Records of scene-based questions:
•••

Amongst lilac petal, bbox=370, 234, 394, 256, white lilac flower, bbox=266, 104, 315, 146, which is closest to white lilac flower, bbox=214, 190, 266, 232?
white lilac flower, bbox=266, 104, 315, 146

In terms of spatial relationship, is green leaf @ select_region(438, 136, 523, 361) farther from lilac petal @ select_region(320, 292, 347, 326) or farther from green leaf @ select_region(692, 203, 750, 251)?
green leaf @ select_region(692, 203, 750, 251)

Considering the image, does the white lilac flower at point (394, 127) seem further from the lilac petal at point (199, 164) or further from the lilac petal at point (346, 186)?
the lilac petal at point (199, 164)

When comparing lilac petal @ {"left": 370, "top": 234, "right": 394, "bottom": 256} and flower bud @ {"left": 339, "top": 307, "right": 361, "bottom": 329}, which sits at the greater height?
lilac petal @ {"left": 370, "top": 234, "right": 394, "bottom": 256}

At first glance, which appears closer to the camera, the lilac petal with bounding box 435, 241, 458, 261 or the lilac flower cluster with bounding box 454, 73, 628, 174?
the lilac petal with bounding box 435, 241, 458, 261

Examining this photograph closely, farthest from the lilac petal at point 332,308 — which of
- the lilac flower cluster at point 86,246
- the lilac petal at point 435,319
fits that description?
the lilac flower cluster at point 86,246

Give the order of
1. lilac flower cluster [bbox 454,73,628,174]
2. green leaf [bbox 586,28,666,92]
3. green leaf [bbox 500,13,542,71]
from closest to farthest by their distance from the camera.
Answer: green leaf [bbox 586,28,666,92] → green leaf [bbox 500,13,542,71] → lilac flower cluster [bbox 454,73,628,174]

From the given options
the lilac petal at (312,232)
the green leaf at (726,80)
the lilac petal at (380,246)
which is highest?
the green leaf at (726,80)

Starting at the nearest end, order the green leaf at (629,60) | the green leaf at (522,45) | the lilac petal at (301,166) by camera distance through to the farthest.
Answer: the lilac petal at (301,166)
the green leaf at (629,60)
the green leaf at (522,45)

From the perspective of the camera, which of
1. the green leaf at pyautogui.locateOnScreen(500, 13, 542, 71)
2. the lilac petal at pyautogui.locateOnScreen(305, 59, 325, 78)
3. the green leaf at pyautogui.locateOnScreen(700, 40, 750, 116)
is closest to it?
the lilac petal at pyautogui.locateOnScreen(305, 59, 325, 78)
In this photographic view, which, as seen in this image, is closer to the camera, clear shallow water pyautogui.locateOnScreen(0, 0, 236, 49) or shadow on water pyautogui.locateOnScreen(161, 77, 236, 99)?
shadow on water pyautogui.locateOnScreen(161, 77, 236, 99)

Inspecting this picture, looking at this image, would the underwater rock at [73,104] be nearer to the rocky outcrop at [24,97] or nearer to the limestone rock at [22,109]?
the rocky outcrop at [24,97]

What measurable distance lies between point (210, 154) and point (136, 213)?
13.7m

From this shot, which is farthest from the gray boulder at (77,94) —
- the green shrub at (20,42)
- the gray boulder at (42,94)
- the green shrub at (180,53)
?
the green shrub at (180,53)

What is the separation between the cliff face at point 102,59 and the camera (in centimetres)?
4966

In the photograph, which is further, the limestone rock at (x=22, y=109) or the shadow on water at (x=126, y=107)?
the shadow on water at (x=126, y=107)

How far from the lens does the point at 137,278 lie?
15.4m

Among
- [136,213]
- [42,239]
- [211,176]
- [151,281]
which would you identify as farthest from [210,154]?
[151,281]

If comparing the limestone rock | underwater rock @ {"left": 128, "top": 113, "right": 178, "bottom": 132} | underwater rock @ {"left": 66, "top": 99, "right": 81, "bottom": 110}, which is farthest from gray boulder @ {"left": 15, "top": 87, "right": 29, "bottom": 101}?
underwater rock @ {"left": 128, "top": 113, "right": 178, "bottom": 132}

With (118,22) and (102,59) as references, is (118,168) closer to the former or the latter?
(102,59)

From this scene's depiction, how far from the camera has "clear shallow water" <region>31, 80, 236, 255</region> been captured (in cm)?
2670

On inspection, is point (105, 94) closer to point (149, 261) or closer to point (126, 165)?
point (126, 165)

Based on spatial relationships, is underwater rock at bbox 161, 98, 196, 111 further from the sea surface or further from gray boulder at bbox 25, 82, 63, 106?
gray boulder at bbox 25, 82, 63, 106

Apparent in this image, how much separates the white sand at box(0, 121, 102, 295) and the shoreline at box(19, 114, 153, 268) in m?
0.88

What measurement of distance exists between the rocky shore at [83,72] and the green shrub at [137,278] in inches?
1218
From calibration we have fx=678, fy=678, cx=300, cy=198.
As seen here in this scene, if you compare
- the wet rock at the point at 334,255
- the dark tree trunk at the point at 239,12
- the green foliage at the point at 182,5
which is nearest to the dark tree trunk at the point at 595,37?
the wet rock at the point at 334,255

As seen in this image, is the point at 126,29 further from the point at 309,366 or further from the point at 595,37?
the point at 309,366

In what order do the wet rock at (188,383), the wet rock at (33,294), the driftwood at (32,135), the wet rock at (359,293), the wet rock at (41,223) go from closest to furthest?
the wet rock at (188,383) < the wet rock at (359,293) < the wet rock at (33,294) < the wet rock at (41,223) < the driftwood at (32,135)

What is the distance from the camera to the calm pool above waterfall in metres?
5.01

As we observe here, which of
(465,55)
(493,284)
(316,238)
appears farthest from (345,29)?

•••

== WORK REQUIRED ==
Reproduce the records between the line holding "How far from the lens" and the line holding "the wet rock at (188,383) <", inclusive.

== COMPLETE RESPONSE ==
How far from the lens does the point at 137,278 lie?
15.4m

Among
- [136,213]
- [42,239]
- [211,176]
- [151,281]
which would you identify as farthest from [210,154]?
[151,281]

If comparing the limestone rock | underwater rock @ {"left": 128, "top": 113, "right": 178, "bottom": 132} | underwater rock @ {"left": 66, "top": 99, "right": 81, "bottom": 110}, which is farthest from gray boulder @ {"left": 15, "top": 87, "right": 29, "bottom": 101}?
underwater rock @ {"left": 128, "top": 113, "right": 178, "bottom": 132}

With (118,22) and (102,59) as references, is (118,168) closer to the former or the latter?
(102,59)

From this scene's depiction, how far from the camera has "clear shallow water" <region>31, 80, 236, 255</region> been captured (in cm)?
2670

On inspection, is point (105, 94) closer to point (149, 261) or closer to point (126, 165)?
point (126, 165)

Based on spatial relationships, is underwater rock at bbox 161, 98, 196, 111 further from the sea surface or further from gray boulder at bbox 25, 82, 63, 106?
gray boulder at bbox 25, 82, 63, 106

Apparent in this image, how much separates the white sand at box(0, 121, 102, 295) and the shoreline at box(19, 114, 153, 268) in m?
0.88

What measurement of distance exists between the rocky shore at [83,72] and the green shrub at [137,278] in inches?
1218
From calibration we have fx=678, fy=678, cx=300, cy=198.
As seen here in this scene, if you compare
- the wet rock at the point at 334,255
- the dark tree trunk at the point at 239,12
- the green foliage at the point at 182,5
which is nearest to the dark tree trunk at the point at 595,37?
the wet rock at the point at 334,255

As seen in this image, is the point at 126,29 further from the point at 309,366 or further from the point at 595,37?
the point at 309,366

In what order do the wet rock at (188,383), the wet rock at (33,294), the driftwood at (32,135), the wet rock at (359,293), the wet rock at (41,223) go from closest to furthest?
the wet rock at (188,383) < the wet rock at (359,293) < the wet rock at (33,294) < the wet rock at (41,223) < the driftwood at (32,135)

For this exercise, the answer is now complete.